:: ЗАДАНИЯ ::
A – Определите, соответствуют ли дневниковому отрывку следующие утверждения: (i) спор автора с Дорофеевым длился пять часов; (ii) автор сожалеет о своих мыслях, утраченных при переработке статьи; (iii) Сергиевский деятельно участвовал в спорах. На каждое утверждение ответьте «да» или «нет» и приведите решающие слова отрывка в точной цитате.
B – Напишите продолжение дневникового отрывка, начав сразу после его последнего предложения.

:: ТЕКСТ ::
════════
23 февраля. Всё как будто в прежнем положении. Читать она не может, говорит косноязычно, правая рука окоченела, раздражительность очень большая — и все же ей лучше. Она требует чтобы ей читали газеты, интересуется международным положением, много и охотно говорит.
9 мая, воскресенье[94]. Переехали в Переделкино.
Чудесный жаркий день. Хожу без пальто, в новом сером костюме. Сегодня Виктор Петрович Дорофеев, редактор Гослитизда та, — человек, как он любит выражаться, «несгибаемый», — протирает с песком мою несчастную статейку «Пушкин и Некрасов» Начало его переработки я видел — боже мой! — «широкий читатель», «Анненков размазывал», «острая борьба», «жгучая ненависть». Это умный и въедливый, но совершенно безвкусный, воспитанный самой последней эпохой молодой человек — отлично вооруженный для роли сурового цензора, темпераментный, упрямый, фанатик. Мне он нравится, и я любовался бы им, если бы дело не касалось меня. Моих мыслей мне не жалко — ибо всякому читателю ясно, в чем дело, но мне очень жаль моего «слога», от которого ни пера не осталось. Если бы не болезнь М.Б. и не нужда в деньгах, ни за что не согласился бы я на такую «обработку» статьи.
10/V, понедельник. От 3-х до 8-ми, ровно 5 часов, мы с Дорофеевым спорили, ругались по поводу каждой строки, и я уступал, уступал, уступал. Дело происходило в Гослитиздате. Я вызвал туда Лидию Филипповну с машинкой… Она тотчас же переписывала все переделки. В наших спорах принимал участие Черемин; совсем молодой человек с лицом младенца, очень толковый и сведущий — в своей специальности. Двое против одного. За столом безучастно сидел Сергиевский И.В. — и криво улыбался. Он утомлен. Сгорбившись, целый день правил какую-то рукопись — вот так: на одной странице оставит одну строку, на другой две, а остальное черкает, черкает, черкает. Сбоку сидят еще три женщины: сестра Вяч. Полонского — Клавдия Павловна, рыжая Фелицата Александровна и безвестная, бессловесная дева; за исключением Клавдии Павловны, все они с утра до вечера перекраивают чужие рукописи на свой лад, с тем чтобы никакой авторской индивидуальности не осталось, не осталось никаких личных мнений, своих чувств и т. д. Все, что выходит из этой мастерской, — совершенно однородно по мыслям, по стилю, по идейной направленности.
════════
:: Сохранённые записи данных ::
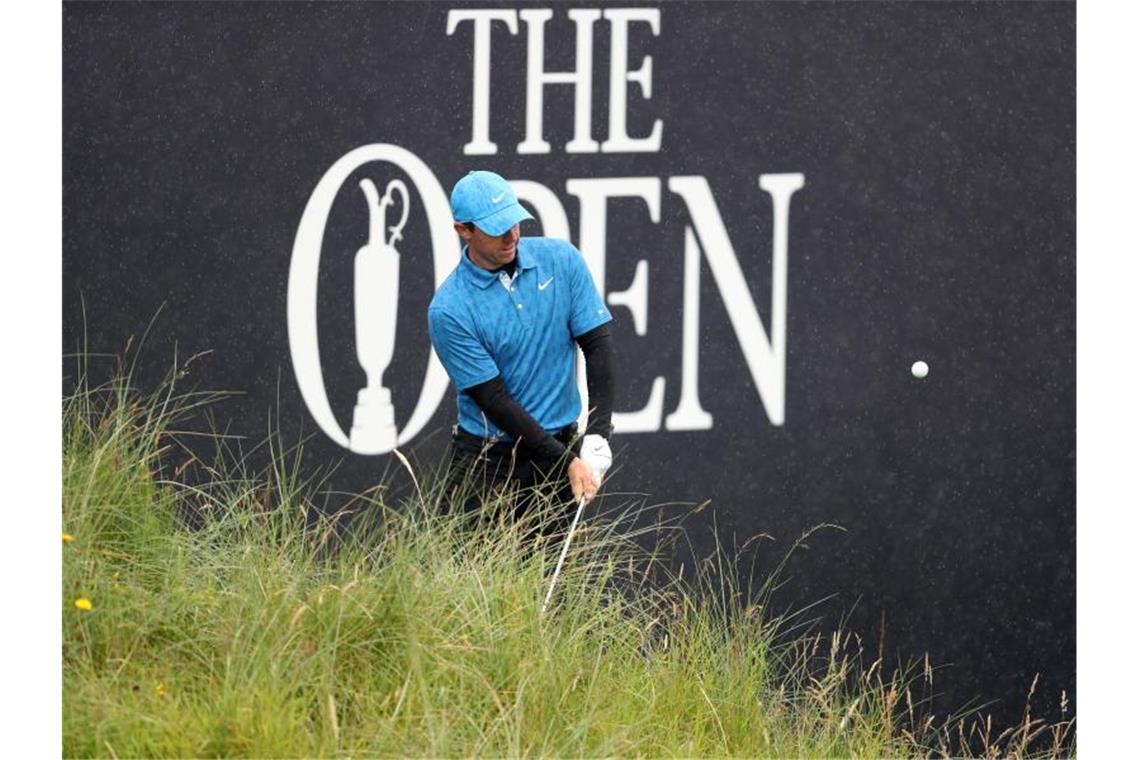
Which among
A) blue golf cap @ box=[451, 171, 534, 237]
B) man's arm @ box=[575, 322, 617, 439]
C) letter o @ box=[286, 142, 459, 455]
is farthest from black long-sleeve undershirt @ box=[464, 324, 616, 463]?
════════
:: ОТВЕТЫ К ЗАДАНИЯМ ::
A –
(i) Да: «От 3-х до 8-ми, ровно 5 часов, мы с Дорофеевым спорили».
(ii) Нет: «Моих мыслей мне не жалко».
(iii) Нет: «За столом безучастно сидел Сергиевский И.В.».

B –
18/V.1949. 4 часа утра. Прелестное утро. А в душе у меня смутно и тяжко. Статья моя «Пушкин и Некрасов» — сверстана. Два дня я просидел в типографии, оберегая ее от дальнейших искажений, но все же она так искажена, что мне больно держать ее в руках.
А я вот уже несколько дней охвачен, как пожаром, книгой Филдинга «Tom Jones». У меня есть английское собр. сочинений Fielding’a (1824) — и я никогда не читал ее. И теперь случайно взял один томик — и очумел от восторга. Казалось бы, какое мне дело, будет ли обладать высокодевственной Софьей разгильдяй и повеса Джон, — но три дня я по воле автора только и хотел, чтобы это случилось, — и весь слащавый конец книги, когда всем положительным героям стало хорошо, а всем отрицательным — плохо, доставил мне горячую радость. Может быть, мы, старые и очень несчастные люди, обманутые и ограбленные жизнью, так любим счастливые развязки в книгах, что развязки [наш]их собственных биографий так жестоки, так плачевны и трагичны.
16/VI. Тянет писать детскую сказку, но… Меня сковывает воспоминание о судьбе «Бибигона».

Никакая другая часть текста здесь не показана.